Nextflow distinguishes between two different kinds of channels: queue channels and value channels.

Queue channel

Queue channels are a type of channel in which data is consumed (used up) to make input for a process/operator. Queue channels can be created in two ways:

  1. As the outputs of a process.
  2. Channel factory methods Channel.of or Channel.fromPath.

Value channels

The second type of Nextflow channel is a value channel. A value channel is bound to a single value. A value channel can be used an unlimited number times since its content is not consumed.

Task 4.1

What type of channel would you use to store the following?

  1. Multiple values.
  2. A list with one or more values.
  3. A single value.
  1. A queue channels is used to store multiple values.
  2. A value channel is used to store a single value, this can be a list with multiple values.
  3. A value channel is used to store a single value.

Navigate to the nextflow file to the 04_channels.nf file (Hint: Ensure your working directory is, training/sgsss-workflow/scripts/). Again this file path will likely look different if you have set up on your local computer.

Creating Channels using Channel factories


Channel factories are used to explicitly create channels. In programming, factory methods (functions) are a programming design pattern used to create different types of objects (in this case, different types of channels). They are implemented for things that represent more generalised concepts, such as a Channel.

Channel factories are called using the Channel.<method> syntax, and return a specific instance of a Channel.

The value Channel factory

The value factory method is used to create a value channel. Values are put inside parentheses () to assign them to a channel.

  1. Creates a value channel and binds a string to it.
  2. Creates a value channel and binds a list object to it that will be emitted as a single item.
  3. Creates a value channel and binds a map object to it that will be emitted as a single item.

The value method can only take 1 argument, however, this can be a single list or map containing several elements.

Reminder:

  • A List object can be defined by placing the values in square brackets [] separated by a comma.
  • A Map object is similar, but with key:value pairs separated by commas.

To view the contents of a value channel, use the view operator. We will learn more about channel operators in a later section.

Queue channel factory

Queue (consumable) channels can be created using the following channel factory methods.

  • Channel.of
  • Channel.fromList
  • Channel.fromPath
  • Channel.fromFilePairs

The of Channel factory

When you want to create a channel containing multiple values you can use the channel factory Channel.of. This allows the creation of a queue channel with the values specified as arguments, separated by a ,.

Arguments passed to the of method can be of varying types e.g., combinations of numbers, strings, or objects. In the above examples we have examples of both string and number data types.

Channel.from

You may see the method Channel.from in older nextflow scripts. This performs a similar function but is now deprecated (no longer used), and so Channel.of should be used instead.

The fromList Channel factory

You can use the Channel.fromList method to create a queue channel from a list object.

Task 4.2

Write a Nextflow script that creates a value channel using meta_verbose_ch as input, containing the list of values ["all","influence","selection", "none"]. These represent the different specifications of our models.
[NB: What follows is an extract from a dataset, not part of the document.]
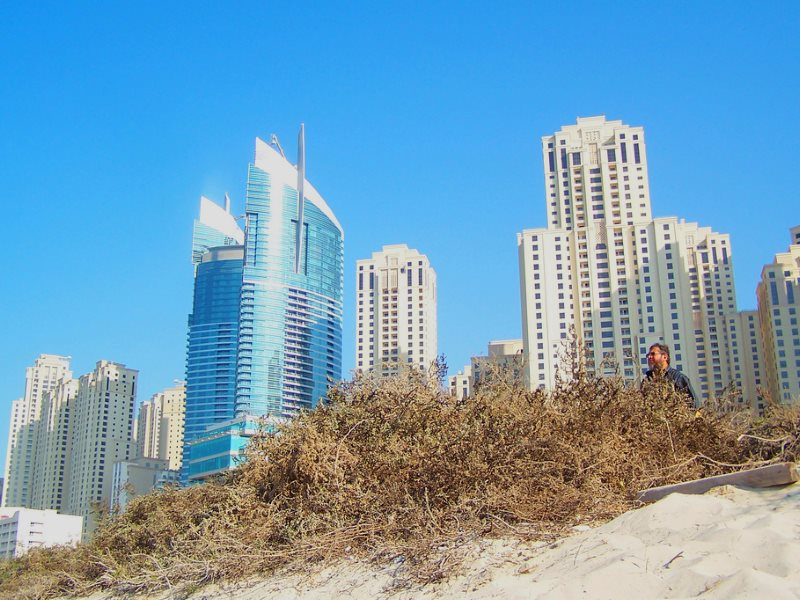 Skyscrape of Dubai, seen from the beach. Photo: ZeNahla via Flickr (CC BY-NC).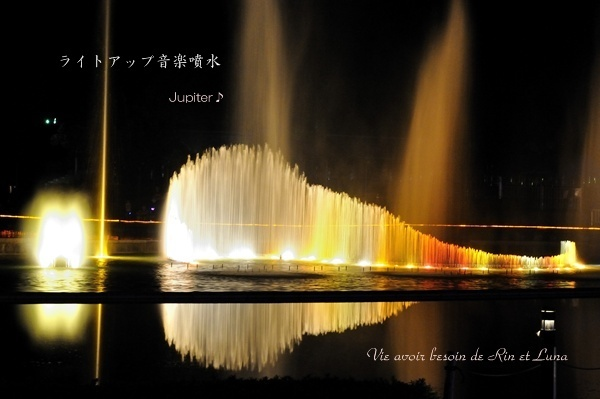 10-DSC_3225.jpg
Essentially we’d like to conduct a set of model comparison checks by estimating a full specification and nested sub-models. Open up the nextflow docs to check the syntax for this.

Then print the contents of the channels using the view operator. How many lines does the queue and value channel print?

Hint: Use the fromList(), and value() Channel factory methods. You can also use of() and try to compare it to fromList(), what differences do you notice?

Notice we’ve added the following code to 04_channels.nf, building on the previous workflow definition:

GROOVY



def meta_verbose_ch = ["all","influence","selection", "none"]

workflow {

    composition = GENERATE_READS(ZipChannel_dat)
    | flatten \
    | map { file ->
    def key = file.name.toString().split('\\.')[0]
    def school_ID = file.name.toString().split("_|\\.")[0]
    return tuple(school_ID, key, file)}

    composition \
    | view

    Channel.of(meta_verbose_ch) \
    | view

    Channel.fromList(meta_verbose_ch) \
    | view
}

Channel.fromList vs Channel.of

In the above example, the channel has four elements. If you used the Channel.of(meta_verbose_ch) it would have contained only 1 element [all, influence, selection, none] and any operator or process using the channel would run once.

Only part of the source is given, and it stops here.